Today the adventure begins. In a few short hours I’m hopping on a plane for the south of Mexico, where Dave Pentecost and I hope to poke around and enjoy some stuff the ancient Mayans left around. Dave’s been writing about it on his blog and you might have seen some of the comments he’s posted here. For our itineary, be sure to read his post about the Gringo Collapse Tour. I hope to blog from the jungle; hell, maybe we’ll spotcast from the jungle.
This all started a few months back when Dave Winer introduced me to Dave Pentecost. Dave and I hung out a bit, and we got to talking about the jungle. I tripped back into my high school memories of the Malaysian jungle — a couple of trips to Taman Negara (where, in a terrible story, I broke my leg far, far away from anything vaguely resembling medical care in the world’s oldest rainforest), my beloved Bentong River (where Ackhurst and I spent many a weekend tubing and sleeping in jungle-deep hammocks, risking the snakes and bugs for love of Bentong), and even, two days before leaving for college in Williamsburg, Virginia, a trek in Boreno up to the top of Mount Kinabalu (or should I say Gunung Kinabalu?). Dave has a similar love of the jungle from his visits down to southern Mexico, and we hit it off.
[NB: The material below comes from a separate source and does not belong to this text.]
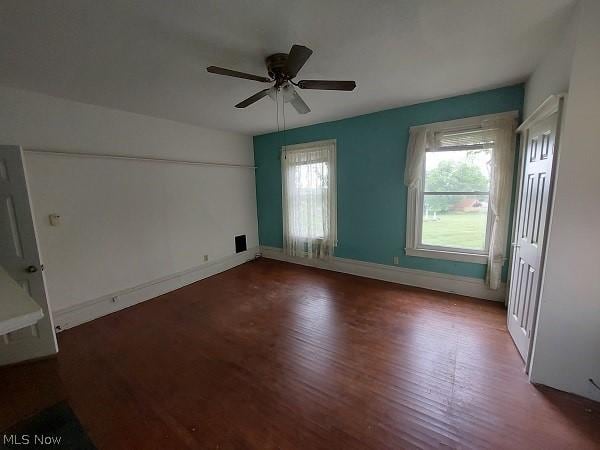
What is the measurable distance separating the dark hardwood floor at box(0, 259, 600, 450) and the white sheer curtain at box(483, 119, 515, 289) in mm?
579

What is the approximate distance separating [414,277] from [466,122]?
223 cm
Then I must have written something depressing on my blog, because Dave sent me this incredible email urging me to join him in the jungle for some recovery from the soul-murder of the daily grind. The expedition sounded too good to pass up, and a month later here I am packing my huge (and of years late unused) backpack, fretting over whether or not I should bother to bring a towel.
You can think of it as an anniversary celebration. Yes, somehow it went without official notice, but last week was the fifth anniversary of Nicco.org, formally inaugurated on March 9, 2000. So to celebrate five years, we’re off to the jungle! Spotcasts coming right up.
P.S. The new photo is one I took with my sidekick in New York City just a few blocks away from where I met Dave for coffee to plan our trip. He took me there in a light snow to show me the grave of John Lloyd Stephens, an American in the 1800s who grew obsessed with the Mayan ruins buried in the jungle. So we stood there, outside a snowy graveyard on the Lower East Side, considering Mayan culture, the jungle, and imagining in the midst of the misty snow the feeling of the tropical sun.
March 14, 2005 at 8:50 pm
Travel safely and have a wonderful time. Can’t wait to hear a full report.